- Given instruction
Copy the material word for word, starting at its first line and continuing down to the line containing "rusty wagon wheel [25, 102, 408, 478]", with both of those lines included.
** begin Input records **
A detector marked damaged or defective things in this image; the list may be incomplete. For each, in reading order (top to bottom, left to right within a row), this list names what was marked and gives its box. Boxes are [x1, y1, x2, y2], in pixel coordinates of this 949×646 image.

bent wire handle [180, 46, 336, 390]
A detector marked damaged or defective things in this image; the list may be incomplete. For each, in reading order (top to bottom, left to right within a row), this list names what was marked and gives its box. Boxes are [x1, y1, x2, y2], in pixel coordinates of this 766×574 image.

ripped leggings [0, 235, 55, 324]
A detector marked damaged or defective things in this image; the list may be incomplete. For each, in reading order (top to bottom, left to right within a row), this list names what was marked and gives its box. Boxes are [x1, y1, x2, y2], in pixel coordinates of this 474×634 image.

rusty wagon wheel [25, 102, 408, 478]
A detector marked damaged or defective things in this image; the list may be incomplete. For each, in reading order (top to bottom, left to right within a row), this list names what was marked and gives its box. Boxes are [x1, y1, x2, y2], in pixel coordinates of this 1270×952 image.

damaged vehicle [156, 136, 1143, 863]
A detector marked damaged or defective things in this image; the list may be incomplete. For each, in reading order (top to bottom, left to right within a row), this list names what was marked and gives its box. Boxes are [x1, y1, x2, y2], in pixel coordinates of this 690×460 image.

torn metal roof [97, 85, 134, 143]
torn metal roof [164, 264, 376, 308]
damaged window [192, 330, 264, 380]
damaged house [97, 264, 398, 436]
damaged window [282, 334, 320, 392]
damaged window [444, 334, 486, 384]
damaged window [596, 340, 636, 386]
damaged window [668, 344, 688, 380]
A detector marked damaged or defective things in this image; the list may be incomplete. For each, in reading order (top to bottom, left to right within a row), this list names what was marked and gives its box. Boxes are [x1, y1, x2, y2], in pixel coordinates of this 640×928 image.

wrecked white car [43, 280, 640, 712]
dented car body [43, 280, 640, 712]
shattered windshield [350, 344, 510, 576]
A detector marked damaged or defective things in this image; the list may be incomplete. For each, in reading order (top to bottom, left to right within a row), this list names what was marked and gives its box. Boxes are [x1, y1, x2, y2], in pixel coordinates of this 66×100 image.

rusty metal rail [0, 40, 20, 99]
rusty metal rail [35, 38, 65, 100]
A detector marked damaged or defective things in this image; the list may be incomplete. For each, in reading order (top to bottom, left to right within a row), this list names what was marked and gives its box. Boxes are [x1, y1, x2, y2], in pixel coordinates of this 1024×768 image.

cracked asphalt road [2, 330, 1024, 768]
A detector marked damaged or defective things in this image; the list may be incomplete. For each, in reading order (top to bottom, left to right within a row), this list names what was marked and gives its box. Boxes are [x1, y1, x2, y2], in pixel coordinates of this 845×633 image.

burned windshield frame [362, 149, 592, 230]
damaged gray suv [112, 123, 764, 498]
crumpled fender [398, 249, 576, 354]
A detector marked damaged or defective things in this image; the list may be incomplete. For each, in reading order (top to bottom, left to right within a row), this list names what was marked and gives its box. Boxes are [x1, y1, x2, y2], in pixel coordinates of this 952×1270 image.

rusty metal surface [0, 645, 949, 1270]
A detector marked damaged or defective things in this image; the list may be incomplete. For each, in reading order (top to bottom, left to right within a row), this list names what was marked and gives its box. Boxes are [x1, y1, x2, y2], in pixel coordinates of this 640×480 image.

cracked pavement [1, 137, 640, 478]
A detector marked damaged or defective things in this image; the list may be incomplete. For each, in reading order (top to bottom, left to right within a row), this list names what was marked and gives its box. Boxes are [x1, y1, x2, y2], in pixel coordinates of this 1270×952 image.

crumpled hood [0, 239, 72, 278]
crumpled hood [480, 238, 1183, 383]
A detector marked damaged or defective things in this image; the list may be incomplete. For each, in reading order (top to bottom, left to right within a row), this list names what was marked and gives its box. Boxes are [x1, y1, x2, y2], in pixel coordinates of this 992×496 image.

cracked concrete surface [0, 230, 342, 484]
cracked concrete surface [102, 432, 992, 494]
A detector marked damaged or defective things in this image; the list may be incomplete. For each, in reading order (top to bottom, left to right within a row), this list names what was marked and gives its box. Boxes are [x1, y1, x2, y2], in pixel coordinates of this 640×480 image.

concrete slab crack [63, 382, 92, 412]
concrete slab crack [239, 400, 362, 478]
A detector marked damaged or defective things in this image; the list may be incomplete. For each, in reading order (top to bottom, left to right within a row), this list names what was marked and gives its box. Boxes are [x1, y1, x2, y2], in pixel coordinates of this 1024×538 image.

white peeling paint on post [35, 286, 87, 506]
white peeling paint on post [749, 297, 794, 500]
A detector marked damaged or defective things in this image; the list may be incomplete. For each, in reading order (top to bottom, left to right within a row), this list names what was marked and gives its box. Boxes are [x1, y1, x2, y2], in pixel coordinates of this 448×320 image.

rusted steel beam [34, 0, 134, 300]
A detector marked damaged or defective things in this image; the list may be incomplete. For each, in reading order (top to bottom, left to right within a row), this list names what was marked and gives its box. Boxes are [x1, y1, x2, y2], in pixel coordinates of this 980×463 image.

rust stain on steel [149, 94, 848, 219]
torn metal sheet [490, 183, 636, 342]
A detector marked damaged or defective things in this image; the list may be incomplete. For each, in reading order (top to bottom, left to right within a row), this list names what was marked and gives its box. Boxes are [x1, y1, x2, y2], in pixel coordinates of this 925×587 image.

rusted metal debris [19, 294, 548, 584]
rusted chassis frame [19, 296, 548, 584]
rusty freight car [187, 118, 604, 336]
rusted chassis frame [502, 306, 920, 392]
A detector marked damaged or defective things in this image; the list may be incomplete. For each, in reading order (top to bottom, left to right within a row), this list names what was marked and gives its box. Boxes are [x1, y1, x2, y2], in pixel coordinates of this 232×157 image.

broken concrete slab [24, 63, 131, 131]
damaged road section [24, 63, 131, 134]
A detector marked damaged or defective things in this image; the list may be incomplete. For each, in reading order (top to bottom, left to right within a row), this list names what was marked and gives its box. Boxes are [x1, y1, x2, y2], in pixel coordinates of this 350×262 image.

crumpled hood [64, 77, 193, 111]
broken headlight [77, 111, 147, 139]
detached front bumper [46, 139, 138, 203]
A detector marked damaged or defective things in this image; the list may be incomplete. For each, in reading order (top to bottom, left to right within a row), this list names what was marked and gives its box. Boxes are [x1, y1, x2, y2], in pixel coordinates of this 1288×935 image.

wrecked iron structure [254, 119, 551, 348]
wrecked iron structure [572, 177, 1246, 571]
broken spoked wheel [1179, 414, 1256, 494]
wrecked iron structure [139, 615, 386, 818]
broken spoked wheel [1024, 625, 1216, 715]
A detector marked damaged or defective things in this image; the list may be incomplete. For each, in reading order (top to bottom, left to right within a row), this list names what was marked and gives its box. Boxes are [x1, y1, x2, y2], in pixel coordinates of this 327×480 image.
** end Input records **
- Task result
A detector marked damaged or defective things in this image; the list may be incomplete. For each, in reading order (top to bottom, left to right within a row), this list names what was marked and gives its box. Boxes are [x1, y1, x2, y2], in pixel coordinates of this 949×646 image.

bent wire handle [180, 46, 336, 390]
A detector marked damaged or defective things in this image; the list may be incomplete. For each, in reading order (top to bottom, left to right within a row), this list names what was marked and gives its box. Boxes are [x1, y1, x2, y2], in pixel coordinates of this 766×574 image.

ripped leggings [0, 235, 55, 324]
A detector marked damaged or defective things in this image; the list may be incomplete. For each, in reading order (top to bottom, left to right within a row), this list names what was marked and gives its box. Boxes are [x1, y1, x2, y2], in pixel coordinates of this 474×634 image.

rusty wagon wheel [25, 102, 408, 478]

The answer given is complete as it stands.